Today I got a text message from a student asking me what was going on at the library. When I asked her to clarify, she said that the building had been evacuated and there were 6 police units in the parking lot. I grabbed my Res Life raincoat (because it was raining, and it makes me look more official) and I went down to make sure they didn’t need help with crowd control. By the time I arrived the action was over, and there was one lone police car driving away. I caught up with one of our Safety and Security officers who informed me that some students had been in the library and seen a man who they believed to be in his 30s holding something that looked like a gun, so they expressed concern to library staff, who calls Safety and Security. It turns out he was holding a set of keys.
A few weeks ago there was a tornado that took out a large portion of Union University in Jackson, Tennessee. Pepperdine in Malibu, California was threatened by fires in October, and part of the campus had to be evacuated. Louisiana Tech and Northern Illinois have both lost students in campus shootings this past February.

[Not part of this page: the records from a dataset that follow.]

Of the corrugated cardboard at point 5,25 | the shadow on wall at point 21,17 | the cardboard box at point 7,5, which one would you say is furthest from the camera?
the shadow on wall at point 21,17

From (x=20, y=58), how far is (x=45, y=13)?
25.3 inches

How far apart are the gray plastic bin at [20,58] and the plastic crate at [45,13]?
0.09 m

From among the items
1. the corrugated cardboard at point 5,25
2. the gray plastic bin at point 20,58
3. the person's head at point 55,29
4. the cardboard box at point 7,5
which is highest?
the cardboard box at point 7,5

And if anything were to ever happen at my university, I’m one of the people who has to respond.
So that’s an overwhelming thought. Whenever I read any of these stories, my mind immediately jumps to the people who work in residence life and student affairs on those campuses. What they must be going through, what kind of stress they must be under. Because the thing is, if you’re at the bottom of the totem pole like me, you’re probably the one the students are looking to first, because you’re the one they recognize, the one they feel safe with. And you have absolutely no power to help them, because all the decisions being made are coming from people much higher than you, who have to make the best choices for the campus as a whole, and those decisions might not make sense to the people on the ground.

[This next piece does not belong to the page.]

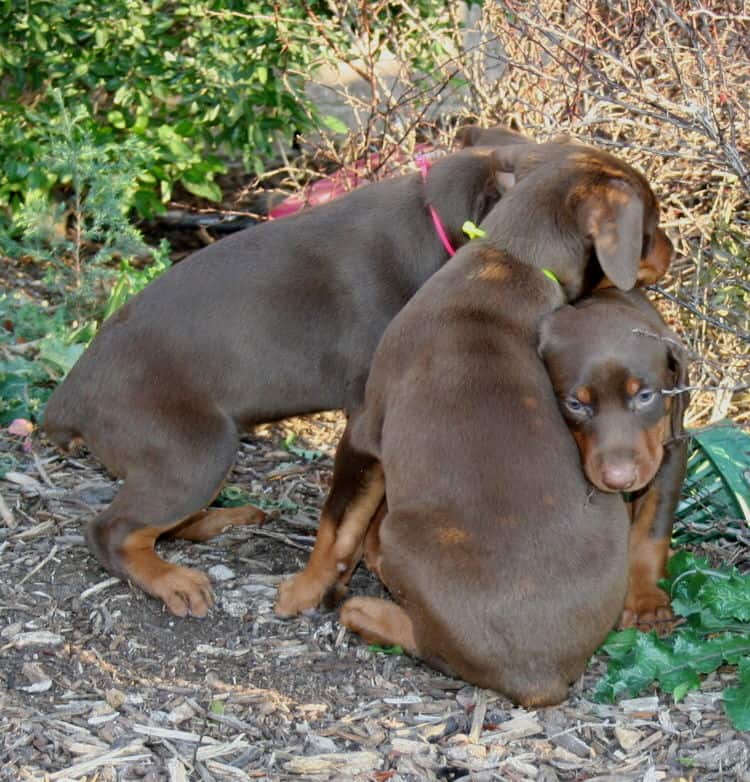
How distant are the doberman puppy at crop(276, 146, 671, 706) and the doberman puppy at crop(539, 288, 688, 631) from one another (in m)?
0.08

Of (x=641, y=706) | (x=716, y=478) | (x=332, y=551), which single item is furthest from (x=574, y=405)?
(x=716, y=478)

A few days after the tornado I found a collection of pictures on flickr that had been put up by some students and staff who had gone out after the storm, trying to capture what they could. I sat at my desk one afternoon and watched the slide show for nearly an hour. When it got to the pictures of the residence hall that had been destroyed, I cried.

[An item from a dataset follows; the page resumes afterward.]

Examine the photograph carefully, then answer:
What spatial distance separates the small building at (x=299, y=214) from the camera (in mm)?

Occasionally I have a meeting with a student that ends poorly, and sometimes the thought crosses my mind that if they were going to lash out, I could be their target. It’s silly, I know, and I can’t let these highly-publicized violent acts on what is actually a small percentage of college campuses create a sense of fear in my job. But it still happens.
Tonight my girl PAs are coming over to watch My Date With Drew, which might be the best documentary ever made. I’m looking forward to it, because I haven’t given myself the time to enjoy my girls this year like I should, and really, they’re why I’m here.